After spending the past year moving up in weight to take on unprecedented martial arts challenges, two-division ONE World Champion Aung La “The Burmese Python” N Sang (22-10, 1 NC) will return to his natural weight class to defend his title for the first time.
On Friday, 29 June, the Myanmar sports hero will return home to Yangon’s Thuwunna Indoor Stadium, where he will defend the ONE Middleweight World Championship against top-ranked Japanese contender Ken Hasegawa (16-2-1) at ONE: SPIRIT OF A WARRIOR.
Aung La N Sang defeated previously-unbeaten titleholder Vitaly Bigdash for the gold back in June 2017. The five-round contest was declared the “Bout Of The Year 2017.”
The 33-year-old followed that by submitting Alain “The Panther” Ngalani in the promotion’s first-ever Open Weight Super-Bout, and then claimed the ONE Light Heavyweight World Title by knocking out Alexandre Machado in a record-setting 56 seconds.
However, “The Burmese Python” believes his best performance is yet to come. In this exclusive interview, he talks in depth about his training, his opponent, and his thoughts on the division.
ONE Championship: For the past several weeks, you have been training at Hard Knocks 365 in South Florida. In what ways has the coaching there made you better?
Aung La N Sang: I feel like my overall mixed martial arts game is better, I feel like my wrestling is getting better, and I implement my ground and pound better, because we drill it a lot.
I have been sharpening my strengths and been getting more in sync with my coaches. And, when you are surrounded by very high-level athletes, you become more professional.

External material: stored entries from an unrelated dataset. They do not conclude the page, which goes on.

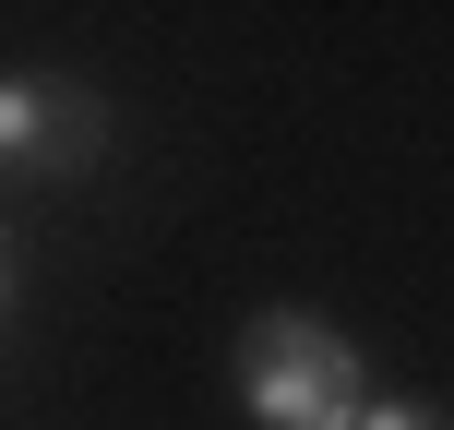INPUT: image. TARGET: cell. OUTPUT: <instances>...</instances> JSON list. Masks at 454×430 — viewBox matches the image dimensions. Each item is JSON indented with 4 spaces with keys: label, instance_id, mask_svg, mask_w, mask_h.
I'll list each match as a JSON object with an SVG mask.
<instances>
[{
    "label": "cell",
    "instance_id": "obj_1",
    "mask_svg": "<svg viewBox=\"0 0 454 430\" xmlns=\"http://www.w3.org/2000/svg\"><path fill=\"white\" fill-rule=\"evenodd\" d=\"M227 395H239L263 430H359L371 371H359V347H347L323 311H263L239 335V359H227Z\"/></svg>",
    "mask_w": 454,
    "mask_h": 430
},
{
    "label": "cell",
    "instance_id": "obj_2",
    "mask_svg": "<svg viewBox=\"0 0 454 430\" xmlns=\"http://www.w3.org/2000/svg\"><path fill=\"white\" fill-rule=\"evenodd\" d=\"M108 132L120 120L84 72H0V180H84Z\"/></svg>",
    "mask_w": 454,
    "mask_h": 430
},
{
    "label": "cell",
    "instance_id": "obj_3",
    "mask_svg": "<svg viewBox=\"0 0 454 430\" xmlns=\"http://www.w3.org/2000/svg\"><path fill=\"white\" fill-rule=\"evenodd\" d=\"M359 430H454V418L431 407V395H371V407H359Z\"/></svg>",
    "mask_w": 454,
    "mask_h": 430
},
{
    "label": "cell",
    "instance_id": "obj_4",
    "mask_svg": "<svg viewBox=\"0 0 454 430\" xmlns=\"http://www.w3.org/2000/svg\"><path fill=\"white\" fill-rule=\"evenodd\" d=\"M0 311H12V227H0Z\"/></svg>",
    "mask_w": 454,
    "mask_h": 430
}]
</instances>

ONE: What did you think about Leandro Ataides knocking out your old rival Vitaly Bigdash at ONE: GRIT & GLORY?
ALNS: It was good. Bigdash did not fight like he usually does. He fought a little bit timid, so good for Ataides.
I think it is hard when you lose a fight. When you have never lost a fight, and then you lose [for the first time], it makes you second-guess and think twice about certain things. He was tentative during the fight, at least that is what I saw from the outside. But Ataides went out there, he implemented his game, and got the finish.
ONE: Instead of Ataides, or Bigdash, you will be defending your ONE Middleweight World Title against DEEP Openweight Champion Ken Hasegawa at ONE: SPIRIT OF A WARRIOR. Was this a surprise?
ALNS: It is not a surprise at all. If it were Bigdash, I do not think he would have taken the fight against me in Myanmar.
Opponents change all the time, so for me, it is not a surprise. I am just very happy to have a dance partner on 29 June.
ONE: What do you know about Hasegawa?
ALNS: He is ranked number one in Japan, as far as the middleweights go, and he is ranked number one for a reason. He is a DEEP Champion, and he has both knockout and submission wins.
It should be a very exciting fight. He has 16 wins and two losses, and fought as heavy as heavyweight. He is a dangerous opponent, and you cannot look past that.
ONE: What excites you most about the match?
ALNS: I get to defend my middleweight world title and I get to do it in front of my hometown crowd.
I believe I have improved so much since training full-time in Florida — just being surrounded by other professionals and other top-level fighters. I am excited to showcase my improvement.
ONE: This will be the first time you defend the ONE Middleweight World Title since winning it in June 2017. What does that mean to you?
ALNS: Defending the title legitimizes me as the world champion. It was not a fluke, and it is something I want to prove to the world.
I want to prove that I have worked so hard towards this, and I have just scratched the surface of what I am capable of. I am in the best period of my career, and I am going got put on better and better performances whenever I compete.
ONE: Do you feel like you are approaching the prime of your career?
ALNS: I feel like I am approaching my prime, because I am starting to learn a lot of things that would have helped me a lot when I was fighting earlier on, and I am learning how to be more professional as a fighter.
I do not have another job, I do not coach on the side, and I do not teach classes on the side. This is all I do now. I am 100 percent committed to competing as a mixed martial artist.
ONE: You have spent so much time training in Florida – away from your wife and son in Maryland. How difficult is that for you?
ALNS: It keeps me motivated. It is a motivation to make sure I have good a work ethic when it comes to training, and to understand the sacrifice is for the betterment of my family. It will all be worth it in the end.